To make the tomato sauce
  1. Place olive oil and butter in a saucepan and place over medium heat. Add onion, garlic and celery and cook until softened. Add tomatoes and continue cooking until broken down. Add sage, basil and rosemary and continue to cook, stirring frequently, until sauce reduces and thickens. Season and set aside.
To make the cheese sauce
  1. Place the butter in a saucepan and set over medium heat to melt. Add flour and stir to combine. Add milk, a little at a time, while whisking. Continue to cook, whisking constantly, until mixture is thick and smooth. Remove from heat, add 150 grams taleggio and parmesan and whisk until smooth and combined. Set aside.
To prepare the vegetables
  1. Place a grill pan over high heat. Toss eggplant and zucchini in 2 tablespoons olive oil and season. Add eggplant and zucchini slices and char grill until starting to caramelise. Remove from grill and set aside.

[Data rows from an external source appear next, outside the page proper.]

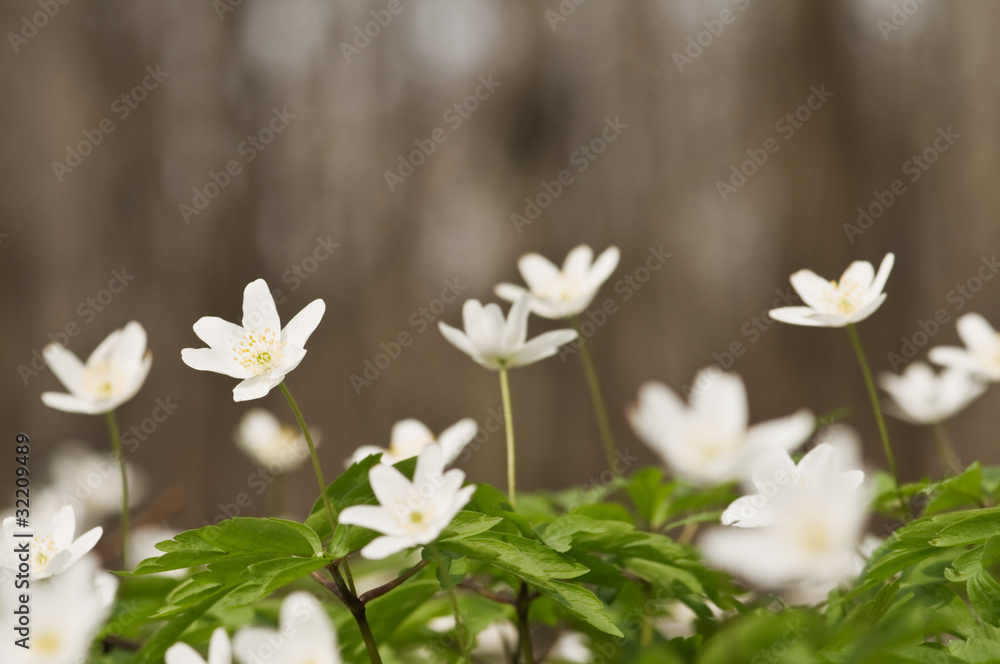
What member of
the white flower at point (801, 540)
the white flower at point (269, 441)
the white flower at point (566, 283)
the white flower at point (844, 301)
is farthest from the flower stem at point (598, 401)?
the white flower at point (269, 441)

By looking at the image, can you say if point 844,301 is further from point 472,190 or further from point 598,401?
point 472,190

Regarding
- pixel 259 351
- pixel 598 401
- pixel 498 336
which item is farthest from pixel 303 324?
pixel 598 401

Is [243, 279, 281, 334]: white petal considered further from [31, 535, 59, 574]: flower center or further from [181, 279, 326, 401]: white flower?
[31, 535, 59, 574]: flower center

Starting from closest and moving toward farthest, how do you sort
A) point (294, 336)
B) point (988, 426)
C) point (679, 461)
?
1. point (294, 336)
2. point (679, 461)
3. point (988, 426)

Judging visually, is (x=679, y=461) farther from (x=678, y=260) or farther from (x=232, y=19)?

  2. Using tongs, hold capsicums over an open flame until skin blackens all over. Place in a bowl and cover with plastic wrap and leave to sit for 10 minutes.
  3. Peel skins from capsicums. Cut into slices, discarding seeds and membrane and set aside.
To assemble lasagne
  1. Spread a thin layer of the tomato sauce on a 26cm x 34cm baking tray. Cover with a layer of lasagne sheets. Continue to layer vegetables and lasagne sheets, finishing with a lasagne sheet. Spread with cheese sauce so that it is completely covered. Dot with remaining tallegio.
  2. Place in the oven to bake for 30-35 minutes or until cooked through and golden brown. Remove from oven and let stand 10 minutes.
To make the sourdough crumb
  1. Place sourdough bread into bowl of food processor and pulse to form crumbs. Place crumbs into frypan along with olive oil and set over a medium high heat. Stir continuously 3-4 minutes until crumbs are golden and crisp. Remove pan from heat and set aside.
For the pesto
  1. Combine pesto ingredients in a small bowl of food processor and blend until smooth sauce forms.
To serve
  1. Cut lasagne into rectangles and serve topped with sourdough crumb and pesto sauce.